Se però la prospettiva americana fosse stata leggibile solo fino al 2020 e se dopo quella data avesse continuato a esserci un grosso punto interrogativo, passare dall’Europa all’America sarebbe stato inutile e addirittura rischioso. Le considerazioni fatte fin qui aprono la strada a una continuazione del recupero azionario nei prossimi due mesi. L’inflazione è in un momento di calma, il petrolio è debole e la Fed se, come probabile, alzerà i tassi a dicembre, potrà permettersi di mostrarsi tranquilla e rassicurante.
Se poi davvero vedremo un poco di riaccelerazione nella crescita europea e se dall’incontro tra Trump e Xi uscirà l’idea di una tregua anche breve nella guerra commerciale, non sarà così difficile tornare a vedere la borsa americana vicina ai suoi massimi e quelle europee dimezzare le perdite di quest’anno. A quel punto, però, sarà probabilmente il caso di scendere dall’autobus di questo rialzo decennale e sedersi in panchina, magari per aspettare l’autobus successivo.
Non per pessimismo cosmico, ma per la semplice considerazione che, per il 2019 e per la prima metà del 2020, le possibilità di ulteriori rialzi saranno modeste, mentre quelle di correzioni anche più ampie di quelle che abbiamo visto quest’anno, saranno più alte. Se i dieci anni passati sono stati il trionfo del buy and hold, i prossimi due, anche in assenza di recessione, andranno giocati in modo più tattico. Per dirla semplicemente, per approfittare delle correzioni più che prevedibili bisognerà avere liquidità impiegabile e, per averla, bisognerà avere venduto prima.

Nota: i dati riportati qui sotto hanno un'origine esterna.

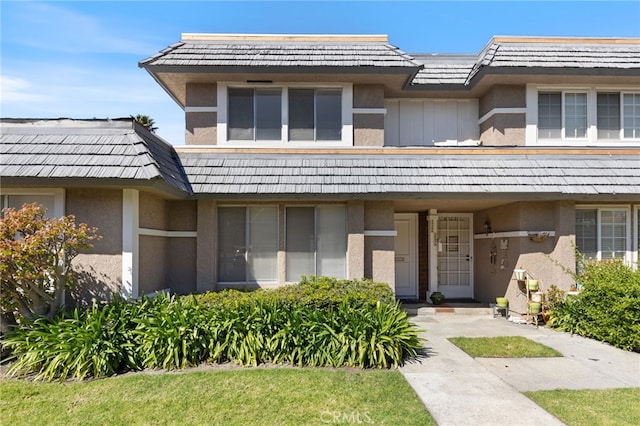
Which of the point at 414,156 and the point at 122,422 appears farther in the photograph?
the point at 414,156

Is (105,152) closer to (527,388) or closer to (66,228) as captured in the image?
(66,228)

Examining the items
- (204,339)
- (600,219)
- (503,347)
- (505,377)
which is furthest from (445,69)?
(204,339)

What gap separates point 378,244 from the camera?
9.53m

Le ragioni per possibili correzioni non mancano di certo. La Fed alzerà i tassi almeno altre tre volte e i mercati non sono pronti a questo esito e tanto meno lo sono in caso di rialzi ancora più numerosi. La Bce abbandonerà il Qe pur in presenza di una crescita europea insoddisfacente. La Cina dovrà fronteggiare i dazi. Le politiche fiscali non saranno più espansive (se non forse in Cina). La crescita americana verosimilmente rallenterà. La grande marea di liquidità creata in questi anni dalle banche centrali e che nel 2018 si è stabilizzata (creando già qualche problema) nel 2019 comincerà a ridursi.
Ripetiamo, nessuno di questi fattori, nemmeno se considerati tutti insieme, comporta necessariamente un bear market pesante, ma la possibilità di una o più correzioni da 10-15 per cento non può essere negata nemmeno dall’ottimista più convinto. L’alternativa è non fare nulla, dare spazio al mercato di correggersi e aspettare la ripresa del prossimo decennio. Il rischio, in questa scelta, è quello di vedere prima o poi prezzi più bassi, spaventarsi e vendere sotto i buoni livelli che raggiungeremo nelle prossime settimane. Meglio dunque essere proattivi e anticipatori.